National Conservatism conference triggers stand-off between organisers and police over efforts to shut down controversial event

Four years after leaving Brussels having played a major role in Britain’s exit from the European Union, Nigel Farage was back.

While he was seen as a troublemaking interloper in the European Parliament, where his old party Ukip is still the butt of the odd joke, he was among friends at the National Conservatism Conference in the Belgian capital.

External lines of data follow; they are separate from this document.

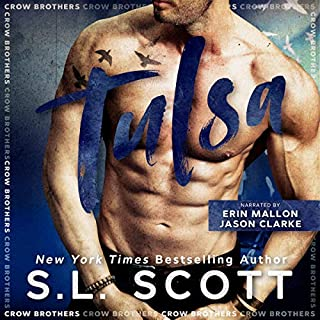 Tulsa                   By:                                                                                                                                 S.L. Scott                               Narrated by:                                                                                                                                 Erin Mallon,                                                                                        Jason Clarke                      Length: 9 hrs and 36 mins     77 ratings     Overall 4.6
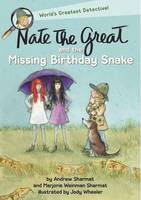 Nate the Great and the Missing Birthday Snake by Andrew Sharmat, Marjorie Weinman Sharmat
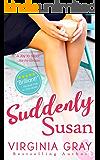Suddenly Susan (Susan Wade Saga Book 1)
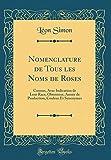 Telecharger Livres Nomenclature de Tous Les Noms de Roses Connus Avec Indication de Leur Race Obtenteur Annee de Production Couleur Et Synonymes Classic Reprint (PDF,EPUB,MOBI) gratuits en Francaise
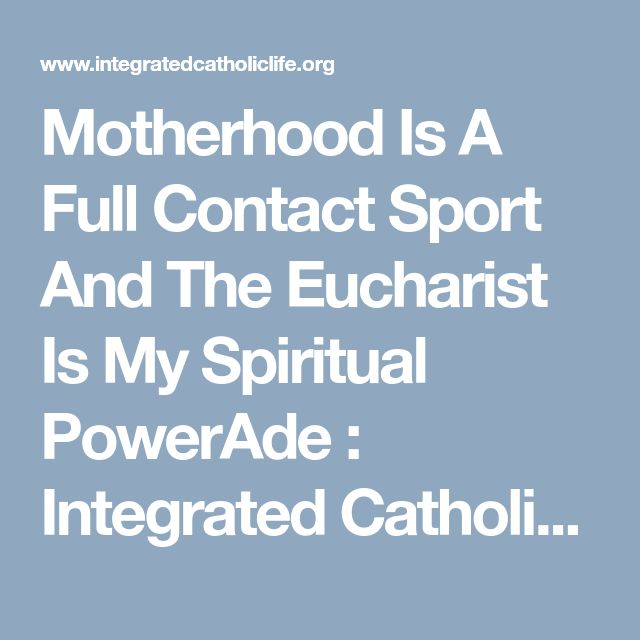 Motherhood Is A Full Contact Sport And The Eucharist Is My Spiritual PowerAde  : Integrated Catholic Life™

The controversial right-wing conference had to move location twice in recent days, after venues cancelled following pressure over the hardline views of some scheduled speakers. When attendees were let in on Tuesday morning, the shutters to the venue’s front entrance were ominously pulled down after them. Several burly security men checked IDs as people made their way inside. A few hundred conservatives gathered in the hastily found new venue, the Claridge event hall, where the carpet was noticeably sticky underfoot.

Farage, whose speech had been listed to start at 11.15am, took to the stage to applause about an hour and a half later. The former Eurosceptic MEP rolled back the years, settling into a familiar riff against the “unelected” bureaucratic and elitist forces that he said ran the EU.

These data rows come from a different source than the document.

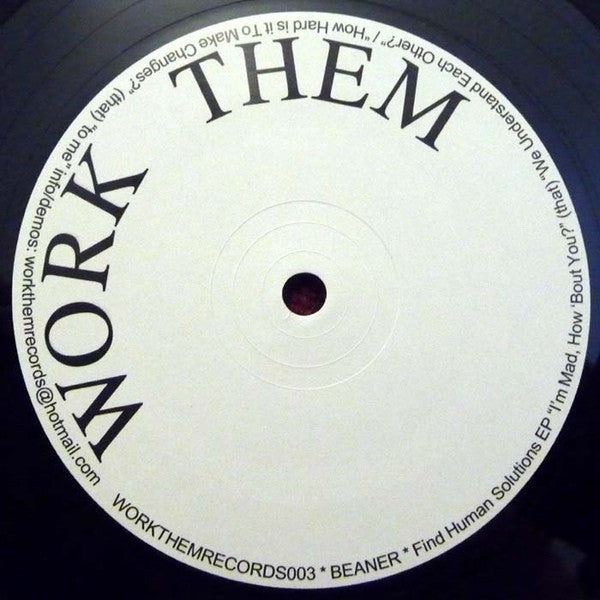 "Beaner - Find Human Solutions EP 12"" WORKTHEMRECORDS003 Work Them Records"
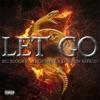 Let Go (feat. Big Scoob, Tech N9ne & Darrein Safron) - Single, Tech N9ne Collabos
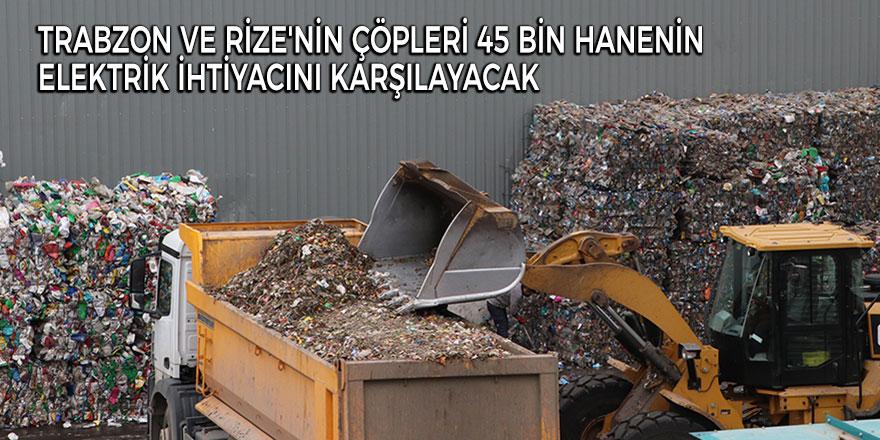 45 bin hanenin elektriğini çöpler karşılayacak!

“I enjoyed my time in the European Parliament more than anybody else did,” he said. “Not that I miss the European Parliament, but I did enjoy upsetting them on very, very big days.”

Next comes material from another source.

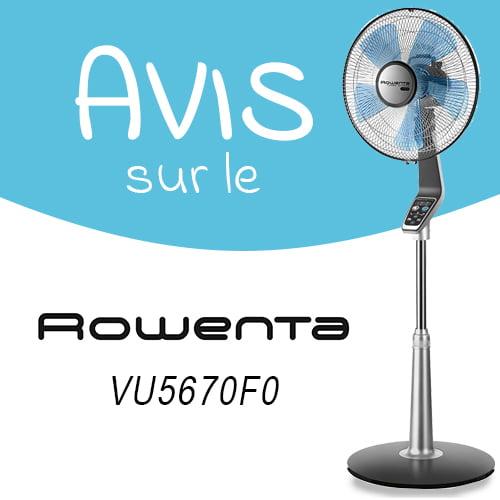 Avis sur le ventilateur sur pied Rowenta.VU5670F0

A few minutes before the arch Brexiteer started to hit his stride, the Belgian police arrived outside, informing the organisers the conference would have to be shut down, due to public order concerns. The organisers and police negotiated in the middle of a scrum of cameras at the front door, as Farage continued on inside.

Speaking earlier, John O’Brien, one of the organisers of the event, who is originally from Drimnagh, Dublin, asked when it had become “a crime” to hold a political meeting. People who were opposing the event taking place were “afraid” of new ideas which threatened European elites, he said.

Former British home secretary Suella Braverman also spoke at the event. Viktor Orban, the Hungarian prime minister, was due to appear.

“They call us all kinds of names but in fact we are very loving people. The world would be a much better place if everyone was like us,” Robert Roos, a right-wing Dutch MEP said.

There was a big American contingent among the crowd. At the end of one panel talk, a string of young students in navy suits, white shirts and red ties passed by in succession.

Tom Vandendriessche, a Belgian MEP from the far-right Identity and Democracy group, used his time on the stage to rail against the EU elites whose environmental reforms were “climate madness”, asylum seekers who were “invading Europe” and “woke in doctrination”.

During a morning break two members of staff, manning a small station with pastries, were swamped handing out coffee and orange juice to attendees. Later the stream of people rushing back and forth in front of the coffee station included panicked organisers, journalists and three uniformed Belgian police officers. This was definitely not a normal day at work, one of the staff remarked to the other.

Rather than come in and physically shut the conference down, the police set up a cordon at the front door, stopping anyone else entering the venue, but allowing people to leave.

After giving a series of interviews to the media, where Farage said the efforts to shut down the event were a “monstrous” attack on free speech, he took his leave past the police. “I’m making a discreet exit,” he said on his way out.